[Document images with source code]
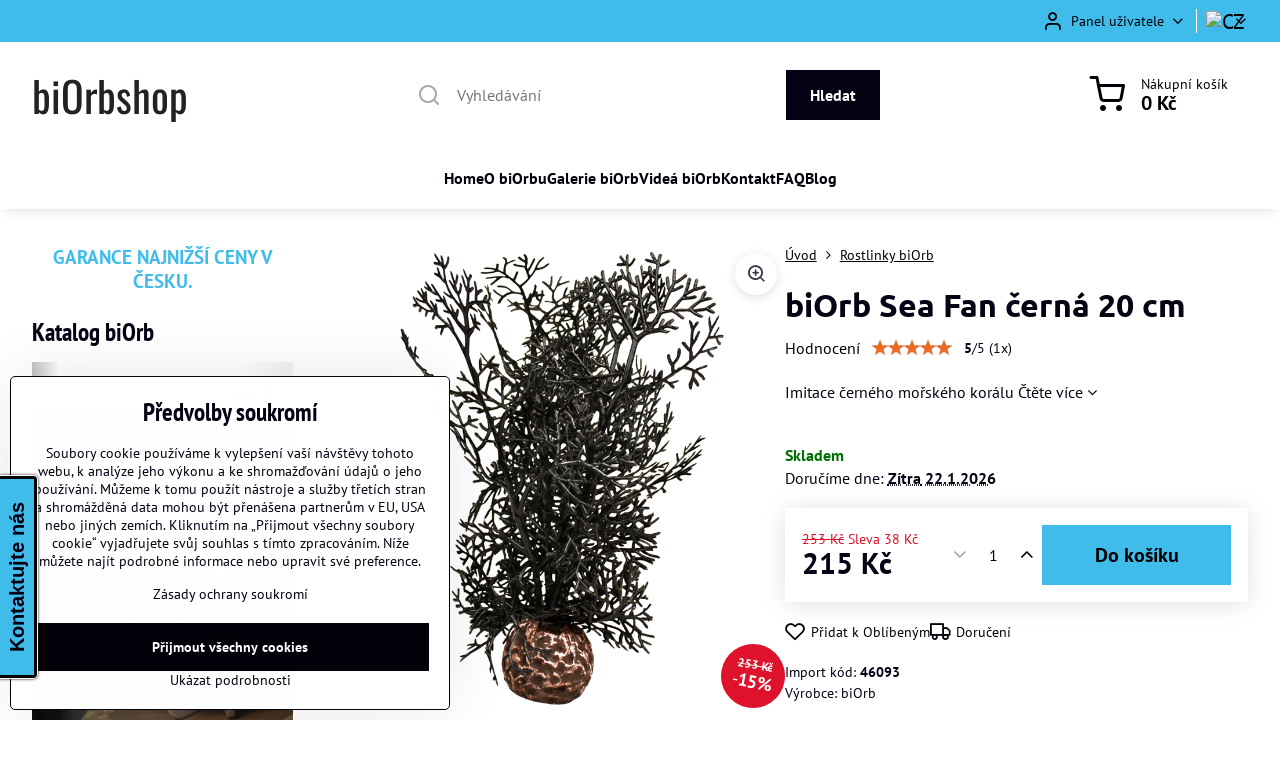

--- FILE ---
content_type: application/javascript; charset=UTF-8
request_url: https://petomar.ladesk.com/scripts/button.php?ChS=UTF-8&C=Widget&i=6qshu4hf&p=__S__www.biorbshop.cz%2Fp%2F160%2Fbiorb-sea-fan-cierna-20-cm
body_size: 716
content:
function init_button_6qshu4hf(widget) {
    if (widget.isInitialized()) {
        return;
    }
    widget.initDateChanged('1768960376');
    widget.initCss('@media print { #{$buttonid} { display:none}}   @media screen and (max-device-width: 480px) {#{$buttonid}>*{-webkit-animation:initial !important; animation:initial !important; -webkit-transform: scale(0.6) !important;-ms-transform: scale(0.6) !important;-o-transform: scale(0.6) !important; transform:scale(0.6) !important;}} @media screen and (max-device-width: 667px) and (-webkit-min-device-pixel-ratio: 2) {#{$buttonid}>*{-webkit-animation:initial !important; animation:initial !important; -webkit-transform: scale(0.7) !important;-ms-transform: scale(0.7) !important;-o-transform: scale(0.7) !important; transform:scale(0.7) !important;}} @media screen and (max-device-width: 740px) and (-webkit-min-device-pixel-ratio: 3) {#{$buttonid}>*{-webkit-animation:initial !important; animation:initial !important; -webkit-transform: scale(0.8) !important;-ms-transform: scale(0.8) !important;-o-transform: scale(0.7) !important; transform:scale(0.8) !important;}}');
    widget.initHtml('<div style="left: 0px;top: 66%; margin-top: -0px;-ms-transform-origin:0% 50%; -webkit-transform-origin:0% 50%; transform-origin:0% 50%; z-index: 999997; position: fixed;"><!-- HorizontalBorderedTextButton --><div style="position:static; transform:rotate(-90deg); -ms-transform:rotate(-90deg); -webkit-transform: rotate(-90deg);-moz-transform: rotate(-90deg);-o-transform: rotate(-90deg); transform-origin: 0% 100%; -moz-transform-origin: 0% 0%; -webkit-transform-origin: 0% 0%; -o-transform-origin: 0% 0%;"><div style="cursor:pointer; box-shadow:0 0 3px #111111; -moz-box-shadow:0 0 3px #111111; -webkit-box-shadow:0 0 3px #111111; border-radius:0 0 5px 5px; -moz-border-radius:0 0 5px 5px; -webkit-border-radius:0 0 5px 5px; vertical-align:top; white-space:nowrap; margin-bottom:15px; font-size:20px; font-weight:bold; font-family:Arial,Verdana,Helvetica,sans-serif; cursor:pointer; padding:0px 3px 3px; position:absolute; top:0; right:0; border-top:0 !important; background-color:#000000; border:1px solid #FFFFFF;"><div style="box-sizing:content-box; -moz-box-sizing:content-box; -webkit-box-sizing:content-box; -ms-box-sizing:content-box; font-size:20px; font-weight:bold; font-family:Arial,Verdana,Helvetica,sans-serif; position:static; line-height:18px; height:18px; padding:8px 23px; background-color:#3FBCEA; color:#060113;">Kontaktujte nás</div></div></div></div>');
    widget.setTitleName('Tlačidlo &quot;Kontaktujte nás&quot;');
    widget.initForm('scripts/generateWidget.php?v=5.60.2.20260109105047&t=1768960376&cwid=6qshu4hf', '500', '615', 'C', '', '1');

}
var widgets = LiveAgent.instance.getWidgetsByWidgetId('6qshu4hf');
var widgetsLength = widgets.length;
for (var i = 0; i < widgetsLength; i++) {
    init_button_6qshu4hf(widgets[i]);
}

• EXERCISE GOAL: Within the entries, find all lines holding "widgetsLength" and copy each one.

• WRITTEN ANSWER:
var widgetsLength = widgets.length;
for (var i = 0; i < widgetsLength; i++) {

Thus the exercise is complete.